:: Listing ::
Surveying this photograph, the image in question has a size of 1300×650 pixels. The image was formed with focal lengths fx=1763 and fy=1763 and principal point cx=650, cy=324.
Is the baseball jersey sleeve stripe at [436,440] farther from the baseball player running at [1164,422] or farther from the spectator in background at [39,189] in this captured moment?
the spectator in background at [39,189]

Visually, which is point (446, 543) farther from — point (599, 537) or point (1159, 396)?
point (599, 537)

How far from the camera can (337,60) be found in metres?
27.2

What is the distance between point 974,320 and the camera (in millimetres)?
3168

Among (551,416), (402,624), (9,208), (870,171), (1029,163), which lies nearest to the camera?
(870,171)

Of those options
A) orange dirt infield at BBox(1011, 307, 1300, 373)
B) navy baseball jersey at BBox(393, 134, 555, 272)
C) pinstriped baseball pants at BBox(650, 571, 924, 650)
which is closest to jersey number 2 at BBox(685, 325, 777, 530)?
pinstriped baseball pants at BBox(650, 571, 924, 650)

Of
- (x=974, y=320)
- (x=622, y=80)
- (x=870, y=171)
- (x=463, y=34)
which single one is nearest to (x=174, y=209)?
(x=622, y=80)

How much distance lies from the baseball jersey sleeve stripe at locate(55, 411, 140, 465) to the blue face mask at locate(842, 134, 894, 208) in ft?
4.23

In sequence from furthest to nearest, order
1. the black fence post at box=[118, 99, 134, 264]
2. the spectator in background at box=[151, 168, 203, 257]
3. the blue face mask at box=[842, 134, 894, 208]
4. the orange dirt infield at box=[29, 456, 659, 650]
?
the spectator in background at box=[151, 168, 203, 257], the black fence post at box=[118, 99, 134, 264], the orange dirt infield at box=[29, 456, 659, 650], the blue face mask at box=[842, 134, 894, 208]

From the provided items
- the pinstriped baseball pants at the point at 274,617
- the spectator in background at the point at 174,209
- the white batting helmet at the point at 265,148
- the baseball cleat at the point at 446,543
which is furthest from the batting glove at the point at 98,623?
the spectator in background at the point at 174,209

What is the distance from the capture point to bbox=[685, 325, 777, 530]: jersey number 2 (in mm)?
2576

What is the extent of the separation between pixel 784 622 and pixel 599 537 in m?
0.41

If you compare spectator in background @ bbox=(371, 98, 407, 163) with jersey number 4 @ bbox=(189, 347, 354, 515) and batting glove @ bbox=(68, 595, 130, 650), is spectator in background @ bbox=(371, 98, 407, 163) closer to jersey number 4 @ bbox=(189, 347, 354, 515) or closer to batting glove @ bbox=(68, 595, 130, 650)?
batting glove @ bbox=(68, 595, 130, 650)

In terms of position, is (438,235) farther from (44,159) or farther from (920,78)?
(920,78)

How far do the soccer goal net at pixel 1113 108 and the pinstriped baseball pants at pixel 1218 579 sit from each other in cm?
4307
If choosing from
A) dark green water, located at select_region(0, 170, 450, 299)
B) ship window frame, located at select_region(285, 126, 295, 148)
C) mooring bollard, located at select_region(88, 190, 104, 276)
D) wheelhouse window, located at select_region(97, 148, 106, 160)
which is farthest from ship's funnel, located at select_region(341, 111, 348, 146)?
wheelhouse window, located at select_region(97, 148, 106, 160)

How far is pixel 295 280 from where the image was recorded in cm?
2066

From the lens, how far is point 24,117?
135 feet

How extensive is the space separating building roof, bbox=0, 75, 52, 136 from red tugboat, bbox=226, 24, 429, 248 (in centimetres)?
:::
• _Work instructions_
Rewrite the stretch from the line containing "If choosing from" through the end of the data, switching "mooring bollard" to "dock cleat" and leaving everything else unchanged.

• _Full solution_
If choosing from
A) dark green water, located at select_region(0, 170, 450, 299)
B) ship window frame, located at select_region(285, 126, 295, 148)
C) dock cleat, located at select_region(88, 190, 104, 276)
D) wheelhouse window, located at select_region(97, 148, 106, 160)
which is farthest from ship's funnel, located at select_region(341, 111, 348, 146)?
wheelhouse window, located at select_region(97, 148, 106, 160)

How far is pixel 295 280 from where the image was recorded in cm?
2066

From the lens, how far is point 24,117?
135 feet

How extensive is the space separating building roof, bbox=0, 75, 52, 136 from red tugboat, bbox=226, 24, 429, 248 (in centimetres)?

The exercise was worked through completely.